Walmart U.S. chief Greg Foran declined to outline the categories in which it would invest in price, but said the company knows where the price gaps are. He and CEO Doug McMillon added there are some categories where it's important to compete on price — for example, consumer packaged goods brands that are sold elsewhere — and those where quality also plays a role, such as produce.
"We know it's part of our heritage," Foran said.
Also Wednesday, Wal-Mart told investors that its operating income is expected to be impacted by about $1.5 billion next year, mostly because of its decision to hike starting wages and provide better training for its workers. That would contribute to an earnings per share decline between 6 and 12 percent in the next fiscal year, CFO Charles Holley said.
That could have ripple effects across the industry, which has been under increasing pressure to raise wages in the wake of Wal-Mart's move.
The world's largest retailer also said that it expects sales to be flat during the current fiscal year, though excluding currency headwinds, they would be up 3 percent.
Although retail stocks tanked after Wal-Mart's announcement, Stifel Nicolaus analyst David Schick, who has a "hold" rating on the retailer, disagreed that it is a bad sign for retail overall.

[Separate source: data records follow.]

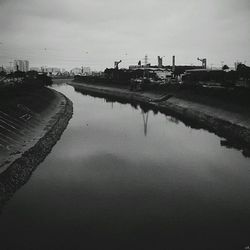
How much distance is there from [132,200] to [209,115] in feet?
93.2

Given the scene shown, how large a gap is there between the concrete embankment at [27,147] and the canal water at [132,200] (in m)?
0.60

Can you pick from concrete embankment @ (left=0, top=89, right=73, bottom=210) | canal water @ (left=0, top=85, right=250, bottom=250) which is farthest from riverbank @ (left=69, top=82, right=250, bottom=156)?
concrete embankment @ (left=0, top=89, right=73, bottom=210)

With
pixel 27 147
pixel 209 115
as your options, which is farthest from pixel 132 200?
pixel 209 115

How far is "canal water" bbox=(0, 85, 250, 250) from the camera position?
1316cm

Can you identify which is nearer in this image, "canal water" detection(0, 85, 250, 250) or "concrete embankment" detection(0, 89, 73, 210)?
"canal water" detection(0, 85, 250, 250)

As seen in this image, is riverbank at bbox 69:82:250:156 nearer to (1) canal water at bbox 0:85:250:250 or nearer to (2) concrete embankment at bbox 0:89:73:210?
(1) canal water at bbox 0:85:250:250

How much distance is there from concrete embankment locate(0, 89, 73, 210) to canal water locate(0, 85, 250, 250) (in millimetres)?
596

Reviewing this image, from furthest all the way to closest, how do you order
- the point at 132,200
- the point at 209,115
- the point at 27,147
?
the point at 209,115
the point at 27,147
the point at 132,200

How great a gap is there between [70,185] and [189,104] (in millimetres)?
37051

"Sure, at the margin, Wal-Mart paying associates more and 'investing in price' won't help competitor margins, in our view," Schick wrote in a note to investors. "But we really think Wal-Mart should be seen as righting past wrongs [over-earning] or modernizing its business model over the next few years."
Cowen and Company analyst Oliver Chen, who has a "market perform" rating on Wal-Mart, likewise called attention to the ongoing improvement at its U.S. stores. In a research note, he said that management indicated positive traffic and comparable-store sales momentum should continue into next year.